#### [Study material]
☆ ☆ ☆ ☆ ☆ ☆ ☆
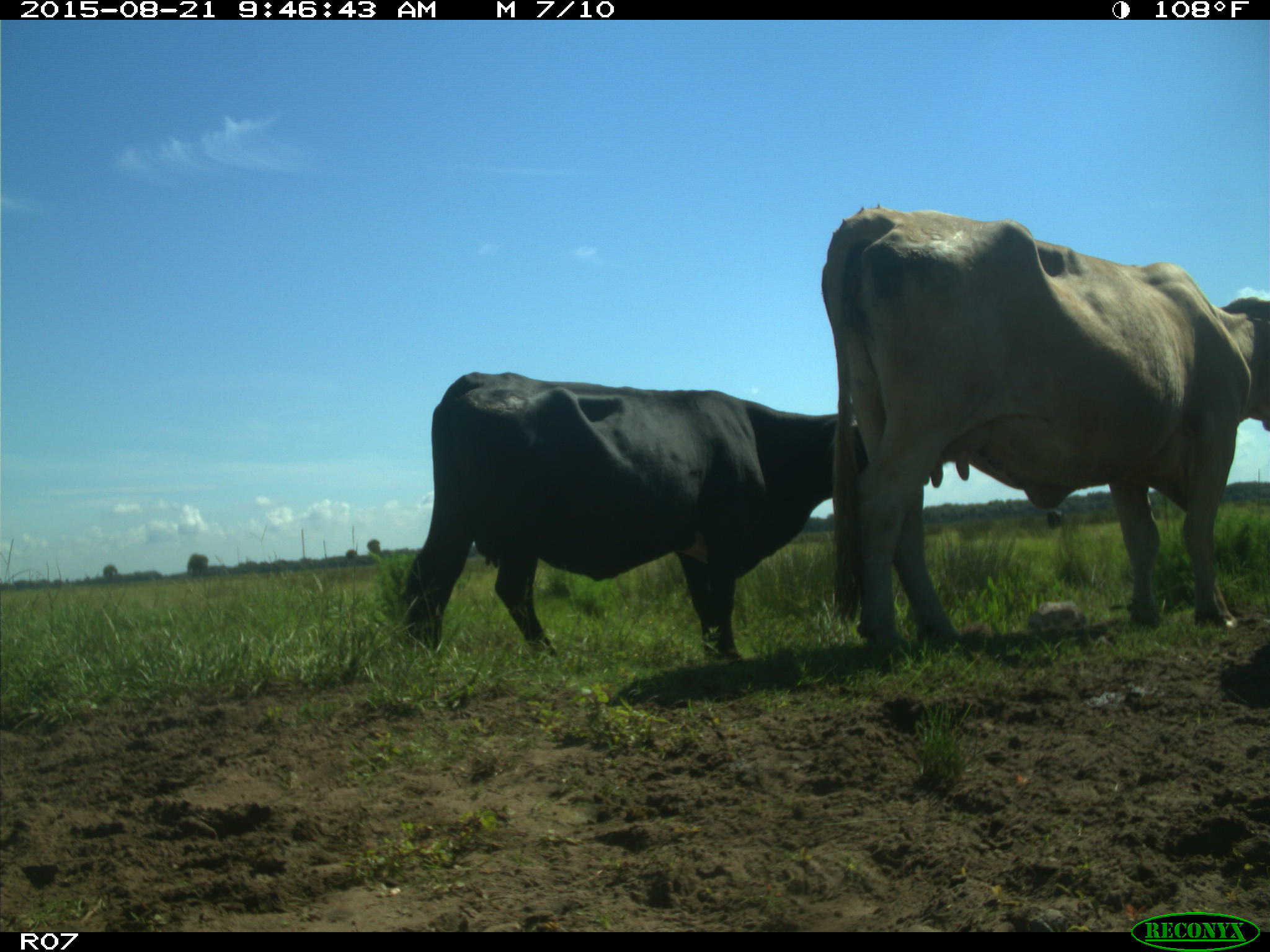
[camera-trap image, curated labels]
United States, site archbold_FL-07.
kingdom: Animalia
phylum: Chordata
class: Mammalia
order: Artiodactyla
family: Bovidae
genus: Bos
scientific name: Bos taurus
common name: domestic cow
Bos taurus (domestic cow).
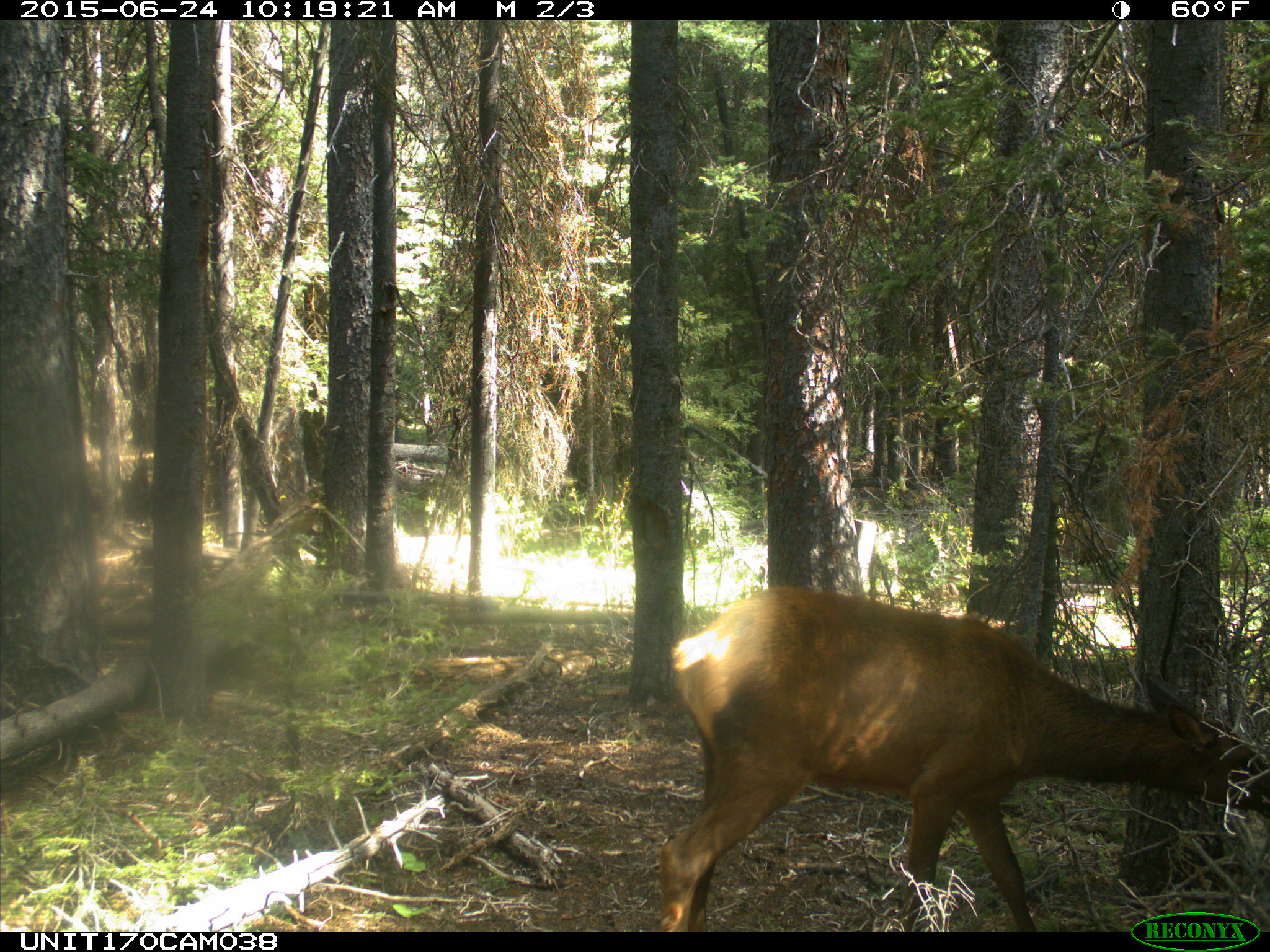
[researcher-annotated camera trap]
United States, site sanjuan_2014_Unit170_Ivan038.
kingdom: Animalia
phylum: Chordata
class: Mammalia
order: Artiodactyla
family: Cervidae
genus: Cervus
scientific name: Cervus elaphus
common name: red deer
Cervus elaphus (red deer).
☆ ☆ ☆ ☆ ☆ ☆ ☆
The records above are to be repeated exactly, with every picture removed from the copy.

#### [Finished task]
[camera-trap image, curated labels]
United States, site archbold_FL-07.
kingdom: Animalia
phylum: Chordata
class: Mammalia
order: Artiodactyla
family: Bovidae
genus: Bos
scientific name: Bos taurus
common name: domestic cow
Bos taurus (domestic cow).
[researcher-annotated camera trap]
United States, site sanjuan_2014_Unit170_Ivan038.
kingdom: Animalia
phylum: Chordata
class: Mammalia
order: Artiodactyla
family: Cervidae
genus: Cervus
scientific name: Cervus elaphus
common name: red deer
Cervus elaphus (red deer).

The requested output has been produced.